Nuestros instrumentos de trabajo son de un tamaño proporcionado al nuestro. Con
sorprendente facilidad cumplimos las obligaciones cotidianas. Debo confesar que
al principio algunos animales, en especial los amaestrados, no nos respetaban,
porque sabían que éramos niños. Pero paulatinamente, con algunos engaños, nos
respetaron. Los trabajos que hacemos no son difíciles; son fatigosos. A menudo
sudamos como caballos lanzados en una carrera. A veces nos arrojamos al suelo y
no queremos seguir jugando (comemos pasto o terroncitos de tierra o nos
contentamos con lamer las baldosas), pero ese capricho dura un instante,
"lo que dura una tormenta de verano", como dice mi prima. Es claro
que no todo es ventaja para nuestros padres. Ellos también tienen algunos
inconvenientes; por ejemplo:
deben entrar
en sus casas agachándose, casi en cuclillas, porque las puertas y las
habitaciones son diminutas. La palabra diminuta está siempre en sus labios. La
cantidad de alimentos que consiguen, según las quejas de mis tías, que son
glotonas, es reducidísima. Las jarras y los vasos en que toman agua no los
satisfacen y tal vez esto explica que haya habido últimamente tantos robos de
baldes y otras quincallas. La ropa les queda ajustada, pues nuestras máquinas
no sirven ni servirán para hacerlas en medidas tan grandes. La mayoría, que no
dispone de varias camas, duermen encogidos. De noche tiritan de frío si no se
cubren con una enormidad de colchas que, de acuerdo con las palabras de mi
pobre padre, parecen más bien pañuelos. Actualmente mucha gente protesta por
las tortas de boda que nadie prueba por cortesía; por las pelucas que no tapan
las calvicies más moderadas; por las jaulas donde entran sólo los picaflores
embalsamados. Sospecho que para demostrar su malevolencia esa misma gente no
concurre casi nunca a nuestras ceremonias ni a nuestras representaciones
teatrales o cinematográficas. Debo decir que no caben en las butacas y que la
idea de sentarse en el suelo, en un lugar público, los horroriza. Sin embargo,
algunas personas de estatura mediocre, inescrupulosas (cada día hay más),
ocupan nuestros lugares, sin que lo advirtamos. Somos confiados pero no
distraídos. Hemos tardado mucho en descubrir a los impostores. Las personas
grandes, cuando son pequeñas, muy pequeñas, se parecen a nosotros, se entiende,
cuando estamos cansados: tienen líneas en la cara, hinchazones bajo los ojos,
hablan de un modo vago, mezclando varios idiomas. Un día me confundieron con
una de esas criaturas: no quiero recordarlo. Ahora descubrimos con más
facilidad a los impostores. Nos hemos puesto en guardia, para echarlos de
nuestro círculo. Somos felices. Creo que somos felices.
«Nos abruman,
es cierto, algunas inquietudes: corre el rumor de que por culpa nuestra la
gente no alcanza, cuando es adulta, las proporciones normales, vale decir, las
proporciones desorbitadas que los caracteriza. Algunos tienen la estatura de un
niño de diez años; otros, más afortunados, la de un niño de siete años.
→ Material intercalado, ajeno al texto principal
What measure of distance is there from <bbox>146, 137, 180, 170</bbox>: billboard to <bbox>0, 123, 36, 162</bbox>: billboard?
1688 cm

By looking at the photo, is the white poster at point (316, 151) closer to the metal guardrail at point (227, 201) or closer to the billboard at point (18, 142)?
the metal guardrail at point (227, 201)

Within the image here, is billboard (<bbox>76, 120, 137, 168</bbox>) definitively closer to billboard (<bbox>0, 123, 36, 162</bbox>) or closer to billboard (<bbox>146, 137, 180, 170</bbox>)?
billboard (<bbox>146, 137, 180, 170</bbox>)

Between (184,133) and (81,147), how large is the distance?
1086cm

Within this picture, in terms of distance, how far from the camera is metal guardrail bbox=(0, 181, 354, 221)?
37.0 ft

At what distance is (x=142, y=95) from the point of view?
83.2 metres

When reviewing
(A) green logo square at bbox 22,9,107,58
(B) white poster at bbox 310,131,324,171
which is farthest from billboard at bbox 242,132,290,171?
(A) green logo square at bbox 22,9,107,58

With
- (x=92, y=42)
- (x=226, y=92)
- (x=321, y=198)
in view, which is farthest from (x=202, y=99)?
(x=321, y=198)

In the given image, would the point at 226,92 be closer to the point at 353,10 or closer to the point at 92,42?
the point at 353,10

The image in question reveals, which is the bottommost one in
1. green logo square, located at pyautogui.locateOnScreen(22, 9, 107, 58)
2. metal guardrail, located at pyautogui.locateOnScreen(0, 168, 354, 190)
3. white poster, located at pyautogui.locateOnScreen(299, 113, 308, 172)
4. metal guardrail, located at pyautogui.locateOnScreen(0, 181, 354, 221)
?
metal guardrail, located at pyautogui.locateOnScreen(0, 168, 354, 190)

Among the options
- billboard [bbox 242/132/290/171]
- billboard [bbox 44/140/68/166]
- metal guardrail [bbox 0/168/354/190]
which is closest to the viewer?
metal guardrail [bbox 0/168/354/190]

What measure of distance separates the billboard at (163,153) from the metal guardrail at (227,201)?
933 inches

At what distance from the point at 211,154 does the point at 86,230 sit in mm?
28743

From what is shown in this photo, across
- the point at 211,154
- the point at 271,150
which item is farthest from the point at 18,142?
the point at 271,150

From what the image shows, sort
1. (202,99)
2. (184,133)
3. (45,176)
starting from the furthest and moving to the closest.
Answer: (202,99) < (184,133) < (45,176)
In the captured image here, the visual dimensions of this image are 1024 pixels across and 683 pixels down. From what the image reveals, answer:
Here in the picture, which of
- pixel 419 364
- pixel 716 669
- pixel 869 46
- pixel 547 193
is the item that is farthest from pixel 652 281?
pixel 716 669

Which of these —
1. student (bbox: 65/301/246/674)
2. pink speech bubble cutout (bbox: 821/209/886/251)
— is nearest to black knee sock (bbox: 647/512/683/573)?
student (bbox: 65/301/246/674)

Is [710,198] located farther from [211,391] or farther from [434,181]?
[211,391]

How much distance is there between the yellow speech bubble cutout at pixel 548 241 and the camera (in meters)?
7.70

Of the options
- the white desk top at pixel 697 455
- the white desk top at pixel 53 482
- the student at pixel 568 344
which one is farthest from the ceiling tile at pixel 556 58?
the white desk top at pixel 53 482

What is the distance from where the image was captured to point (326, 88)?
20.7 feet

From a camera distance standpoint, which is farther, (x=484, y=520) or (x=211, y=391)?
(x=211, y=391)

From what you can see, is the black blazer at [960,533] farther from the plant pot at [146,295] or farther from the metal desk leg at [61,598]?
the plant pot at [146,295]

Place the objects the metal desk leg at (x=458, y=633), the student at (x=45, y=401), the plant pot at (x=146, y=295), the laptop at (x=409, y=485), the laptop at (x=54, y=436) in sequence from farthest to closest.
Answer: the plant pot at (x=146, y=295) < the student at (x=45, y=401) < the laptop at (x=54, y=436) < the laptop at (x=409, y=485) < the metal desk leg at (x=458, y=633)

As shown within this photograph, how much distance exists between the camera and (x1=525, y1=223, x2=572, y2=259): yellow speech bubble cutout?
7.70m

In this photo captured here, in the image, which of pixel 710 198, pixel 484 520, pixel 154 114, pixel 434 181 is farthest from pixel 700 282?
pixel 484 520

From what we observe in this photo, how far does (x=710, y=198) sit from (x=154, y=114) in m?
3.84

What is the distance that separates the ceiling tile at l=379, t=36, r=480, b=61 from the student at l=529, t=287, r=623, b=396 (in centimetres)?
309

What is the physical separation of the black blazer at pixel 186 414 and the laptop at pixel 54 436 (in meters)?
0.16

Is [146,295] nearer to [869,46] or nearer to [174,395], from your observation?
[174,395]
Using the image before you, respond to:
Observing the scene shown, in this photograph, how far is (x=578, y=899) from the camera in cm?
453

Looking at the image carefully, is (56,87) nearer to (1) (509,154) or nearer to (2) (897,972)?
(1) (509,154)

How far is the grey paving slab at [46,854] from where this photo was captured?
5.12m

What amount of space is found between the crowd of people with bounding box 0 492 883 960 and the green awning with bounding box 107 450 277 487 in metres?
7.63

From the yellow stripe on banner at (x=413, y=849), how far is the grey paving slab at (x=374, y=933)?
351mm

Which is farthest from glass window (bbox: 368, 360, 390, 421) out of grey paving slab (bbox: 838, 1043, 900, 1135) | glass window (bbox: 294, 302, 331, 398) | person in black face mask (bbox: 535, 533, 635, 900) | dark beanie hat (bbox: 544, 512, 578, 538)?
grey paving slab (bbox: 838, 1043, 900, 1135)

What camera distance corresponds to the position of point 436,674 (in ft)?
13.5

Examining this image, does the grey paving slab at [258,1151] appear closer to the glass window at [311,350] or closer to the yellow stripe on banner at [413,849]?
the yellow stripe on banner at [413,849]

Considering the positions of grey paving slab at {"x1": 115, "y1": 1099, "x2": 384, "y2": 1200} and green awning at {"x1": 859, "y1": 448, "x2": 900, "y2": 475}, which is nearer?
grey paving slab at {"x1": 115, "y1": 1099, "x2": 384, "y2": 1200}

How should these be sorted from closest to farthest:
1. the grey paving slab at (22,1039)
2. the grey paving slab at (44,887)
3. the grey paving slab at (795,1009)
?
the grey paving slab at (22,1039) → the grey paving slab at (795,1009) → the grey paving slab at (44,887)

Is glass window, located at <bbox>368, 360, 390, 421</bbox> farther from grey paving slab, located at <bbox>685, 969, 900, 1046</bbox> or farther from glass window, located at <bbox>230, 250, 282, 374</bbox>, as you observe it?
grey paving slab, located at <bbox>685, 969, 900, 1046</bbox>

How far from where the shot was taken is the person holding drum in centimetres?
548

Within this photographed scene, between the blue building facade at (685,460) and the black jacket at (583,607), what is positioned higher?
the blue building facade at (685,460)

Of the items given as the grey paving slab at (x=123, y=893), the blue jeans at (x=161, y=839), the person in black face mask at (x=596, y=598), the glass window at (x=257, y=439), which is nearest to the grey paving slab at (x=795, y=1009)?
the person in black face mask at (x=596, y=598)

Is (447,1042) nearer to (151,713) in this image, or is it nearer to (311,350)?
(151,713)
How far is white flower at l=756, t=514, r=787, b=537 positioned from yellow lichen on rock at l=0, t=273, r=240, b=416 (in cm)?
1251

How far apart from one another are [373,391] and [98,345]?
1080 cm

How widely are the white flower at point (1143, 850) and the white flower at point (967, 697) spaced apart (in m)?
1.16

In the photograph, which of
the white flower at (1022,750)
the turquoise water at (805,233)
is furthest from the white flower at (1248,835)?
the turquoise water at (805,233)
Pretenden ser niños y no saben que cualquiera no lo es por una mera deficiencia
de centímetros. Nosotros, en cambio, según las estadísticas, disminuimos de
estatura sin debilitarnos, sin dejar de ser lo que somos, sin pretender engañar
a nadie.
"Esto
nos halaga, pero también nos inquieta. Mi hermano ya me dijo que sus
herramientas de carpintería le pesan. Una amiga me dijo que su aguja de bordar
le parece grande como una espada. Yo mismo encuentro cierta dificultad en
manejar el hacha.
«No nos
preocupa tanto el peligro de que nuestros padres ocupen el lugar que nos han
concedido, cosa que nunca les permitiremos, pues antes de entregárselas,
romperemos nuestras máquinas, destruiremos las usinas eléctricas y las
instalaciones de agua corriente; nos preocupa la posteridad, el porvenir de la
raza.
«Es verdad
que algunos, entre nosotros, afirman que al reducirnos, a lo largo del tiempo,
nuestra visión del mundo será más íntima y más humana.»